In March, the Boston School Committee voted to change the way that students are assigned to schools. Donna and I followed this process closely and found that the most striking parallel between then and now is that parents and students continue to struggle for equity and quality, and school assignment continues to be an inadequate frame for addressing these concerns. BBDP learning network member Barbara McQueen weighed in in the Boston Globe:
For years, black students had been denied equitable educational opportunities. For the city and for individuals, discrimination and the violent response to desegregation efforts resulted in significant losses; for many, the traumatic effects linger. This legacy is an essential part of the back story to attempts to revise the student assignment plan.
The Union of Minority Neighborhoods’ Boston Busing/Desegregation Project aims to bring this back story to the front, and to continue the unfinished work of ensuring that all of Boston’s children have access to high-quality schools.
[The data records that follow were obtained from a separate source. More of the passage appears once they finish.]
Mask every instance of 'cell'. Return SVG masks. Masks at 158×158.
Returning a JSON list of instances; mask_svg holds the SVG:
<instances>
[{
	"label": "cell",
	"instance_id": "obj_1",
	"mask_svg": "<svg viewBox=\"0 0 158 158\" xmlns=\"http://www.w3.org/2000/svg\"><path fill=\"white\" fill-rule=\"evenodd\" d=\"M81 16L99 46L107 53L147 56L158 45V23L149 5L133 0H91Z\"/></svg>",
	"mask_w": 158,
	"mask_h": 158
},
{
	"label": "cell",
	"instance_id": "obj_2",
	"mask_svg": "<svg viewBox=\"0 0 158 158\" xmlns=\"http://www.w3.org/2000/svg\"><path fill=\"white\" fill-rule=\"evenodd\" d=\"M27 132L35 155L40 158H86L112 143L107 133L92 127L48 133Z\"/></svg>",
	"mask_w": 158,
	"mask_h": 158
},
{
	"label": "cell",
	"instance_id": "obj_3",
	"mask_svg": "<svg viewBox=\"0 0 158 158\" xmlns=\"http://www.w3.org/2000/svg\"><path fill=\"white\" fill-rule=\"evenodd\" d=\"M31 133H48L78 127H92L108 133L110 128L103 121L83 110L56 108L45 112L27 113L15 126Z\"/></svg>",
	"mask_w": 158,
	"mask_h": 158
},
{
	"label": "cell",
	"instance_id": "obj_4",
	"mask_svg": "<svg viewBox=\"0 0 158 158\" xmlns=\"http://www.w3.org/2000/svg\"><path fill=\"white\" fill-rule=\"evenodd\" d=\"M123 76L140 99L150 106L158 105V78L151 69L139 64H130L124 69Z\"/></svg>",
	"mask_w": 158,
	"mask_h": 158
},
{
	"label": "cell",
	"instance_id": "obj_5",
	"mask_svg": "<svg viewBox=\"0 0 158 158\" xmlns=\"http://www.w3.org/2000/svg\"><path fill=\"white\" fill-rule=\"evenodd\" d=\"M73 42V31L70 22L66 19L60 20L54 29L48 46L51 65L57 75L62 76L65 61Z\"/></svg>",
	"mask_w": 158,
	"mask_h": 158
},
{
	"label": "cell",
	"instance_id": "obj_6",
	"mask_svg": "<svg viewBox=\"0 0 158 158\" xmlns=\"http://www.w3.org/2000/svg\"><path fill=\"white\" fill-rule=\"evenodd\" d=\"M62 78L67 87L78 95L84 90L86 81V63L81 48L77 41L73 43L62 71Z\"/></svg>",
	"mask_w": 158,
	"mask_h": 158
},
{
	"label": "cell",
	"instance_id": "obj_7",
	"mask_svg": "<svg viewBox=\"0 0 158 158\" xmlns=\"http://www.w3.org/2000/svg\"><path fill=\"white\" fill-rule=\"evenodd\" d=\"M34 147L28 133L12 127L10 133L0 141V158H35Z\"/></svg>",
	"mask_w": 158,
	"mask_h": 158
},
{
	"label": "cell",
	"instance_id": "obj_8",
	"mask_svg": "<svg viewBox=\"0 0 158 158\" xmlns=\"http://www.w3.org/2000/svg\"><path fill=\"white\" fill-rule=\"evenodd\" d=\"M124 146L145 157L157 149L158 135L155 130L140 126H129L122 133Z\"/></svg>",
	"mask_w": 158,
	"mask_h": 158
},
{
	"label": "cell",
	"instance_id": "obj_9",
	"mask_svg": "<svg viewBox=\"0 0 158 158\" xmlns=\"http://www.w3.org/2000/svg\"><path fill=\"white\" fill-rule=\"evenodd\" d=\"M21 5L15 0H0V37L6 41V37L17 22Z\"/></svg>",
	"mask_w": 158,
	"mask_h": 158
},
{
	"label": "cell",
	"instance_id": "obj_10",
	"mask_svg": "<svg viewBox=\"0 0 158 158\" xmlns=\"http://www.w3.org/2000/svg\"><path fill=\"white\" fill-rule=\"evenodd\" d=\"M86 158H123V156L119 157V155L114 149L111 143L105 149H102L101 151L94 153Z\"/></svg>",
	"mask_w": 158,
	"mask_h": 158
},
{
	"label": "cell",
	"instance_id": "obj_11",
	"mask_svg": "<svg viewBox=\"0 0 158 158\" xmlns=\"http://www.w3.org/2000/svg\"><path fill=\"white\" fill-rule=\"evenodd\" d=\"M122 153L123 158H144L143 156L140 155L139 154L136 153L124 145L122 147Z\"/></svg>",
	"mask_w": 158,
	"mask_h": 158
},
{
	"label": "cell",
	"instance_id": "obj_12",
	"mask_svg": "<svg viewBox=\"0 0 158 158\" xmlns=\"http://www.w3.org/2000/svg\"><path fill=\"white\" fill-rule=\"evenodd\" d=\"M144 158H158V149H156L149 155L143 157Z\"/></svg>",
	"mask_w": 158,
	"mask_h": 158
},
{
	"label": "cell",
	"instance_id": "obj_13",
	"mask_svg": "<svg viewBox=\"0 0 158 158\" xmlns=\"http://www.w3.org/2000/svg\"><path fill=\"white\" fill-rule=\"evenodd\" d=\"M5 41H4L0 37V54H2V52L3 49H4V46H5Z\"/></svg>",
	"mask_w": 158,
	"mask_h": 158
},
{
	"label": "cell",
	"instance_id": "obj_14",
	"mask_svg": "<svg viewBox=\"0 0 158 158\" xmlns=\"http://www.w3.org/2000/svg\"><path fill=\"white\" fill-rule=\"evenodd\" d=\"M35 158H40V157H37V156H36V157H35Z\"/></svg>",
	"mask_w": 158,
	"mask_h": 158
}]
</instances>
While Donna and I each read statements to the Boston School Committee expressing concerns about the deep underlying issues brought to the fore by discussions of school assignment but rarely addressed and concluding:
As the 60th anniversary of Brown vs. the Board of education and the 40th anniversary of Boston’s busing/desegregation crisis approach, BBDP calls on the School Committee and all of us committed to race and class equity, democratic access and demands for excellence to take the risks we need to take to get them.